Maurin marchait en tête pendant la traversée de la place. Au milieu de l’esplanade, il y avait un jet d’eau au centre d’un monument auquel quelques marches donnaient accès. Un grésil coupant s’ajoutait au brouillard pour rendre la marche difficile. Le sol, couvert d’une mince couche de neige à moitié fondue, était très glissant, surtout autour du jet d’eau qui était arrêté à cette heure tardive, mais qui avait fonctionné tout le jour, éparpillant son écume tout autour de lui, en sorte que les marches et le pavement étaient recouverts de glace.
Maurin avançait avec circonspection. À un moment, il faillit glisser et tomber. Il cria « Attention », mais son avertissement dut venir quelques secondes trop tard, car il reçut pour réponse un cri, suivi de quelques malédictions très différentes du vocabulaire habituel de M. le professeur. Le notaire se retourna et vit ce gentilhomme érudit ramper sur le sol.
– Qu’est-ce qui se passe ? demanda-t-il avec une impatience mal dissimulée.
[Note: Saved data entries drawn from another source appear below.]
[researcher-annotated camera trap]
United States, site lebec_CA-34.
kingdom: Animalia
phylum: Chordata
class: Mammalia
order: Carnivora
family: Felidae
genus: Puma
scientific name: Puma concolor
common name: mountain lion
C’était assez évident. Le professeur gémissait, couché sur les marches.
– Vous ne pouvez pas vous relever ?
– Je vais essayer.
Le professeur fit un effort pour se lever, mais il retomba avec une plainte.
– Cependant, insistait Maurin avec une hargne perceptible, il faut que je sois à la mairie avant six heures. Il est déjà moins dix ; il y a encore un bon bout de chemin à parcourir dans la rue Haute. Ne pouvez-vous faire un effort ?
– J’ai peur que non. Je pense que je me suis fracturé la cheville. Je ne pourrais pas marcher, même en m’appuyant sur vous.
– Que faire ?
– Allez-y seul, mon ami, et je vous rejoindrai aussi vite que je pourrai. Je peux obtenir d’un passant qu’il me cherche un cabriolet et vous pouvez retenir le procureur syndic jusqu’à mon arrivée.
– Bon, si cela vous est égal que je vous laisse…
– Oui. Allez ! Je suivrai le plus tôt possible.
– Justement voici quelqu’un. Je l’appelle ?
– Oui, s’il vous plaît.
Un homme en blouse et en culottes rapiécées, un de ces gardes républicains qui flânaient un moment plus tôt devant le café, émergea du brouillard et se dirigea vers la fontaine. Maurin le héla :
– Mon ami est blessé. Voulez-vous vous débrouiller pour l’amener le plus tôt possible à la mairie ? Il vous paiera bien.
L’homme s’approcha et marmonna quelque chose au sujet d’un cabriolet.
– Oui, acquiesça aussitôt Maurin. Essayez d’en trouver un. Courez !
Après avoir donné cet ordre, il se tourna vers le professeur :
– Vous ne me ferez pas défaut ?
– Non, non. Je vous promets de vous rejoindre.
Là-dessus, le notaire s’éloigna. Le brouillard l’engloutit. Combien eût-il été surpris, pour ne pas dire inquiet, s’il avait été doué de seconde vue : M. le professeur se relevait sans effort et apparemment en parfait état. L’homme en blouse disait anxieusement :
– Vous n’êtes pas vraiment blessé, Percy ?
– Bien sûr que non, idiot. Dites-moi : les autres sont partis ?
– Tony et Hastings sont allés chez les Levet comme vous l’ordonniez. Je suppose que vous avez griffonné ce mot pendant que vous étiez au café ?
– Du mieux que j’ai pu. Vous l’avez bien déchiffré ?
– Oui ! Tony et Hastings prennent l’abbé en charge ; ils l’amèneront tout de suite au château de la Rodière. Devinne est revenu au quartier général pour ôter les haillons de la Garde républicaine et reprendre ses propres vêtements ; ensuite, il ira au château en cabriolet pour préparer la famille du marquis à l’arrivée du prêtre. Hastings ou Tony expliqueront en un mot au vieux Levet que tout cela se fait sur vos ordres. C’est bien cela ?
– Oui, c’est cela. Maintenant, allez vous aussi au château et attendez-moi. Dites aux autres de venir vous rejoindre devant les grilles de la Rodière dès qu’ils auront installé l’abbé dans son nouveau refuge. Je viendrai à mon tour le plus tôt possible.
– Entendu !
– Vous connaissez le chemin ?
– Je le trouverai.
Ils se séparèrent, se perdirent dans le brouillard. Un cabriolet parut. Blakeney le héla et se fit mener à la mairie.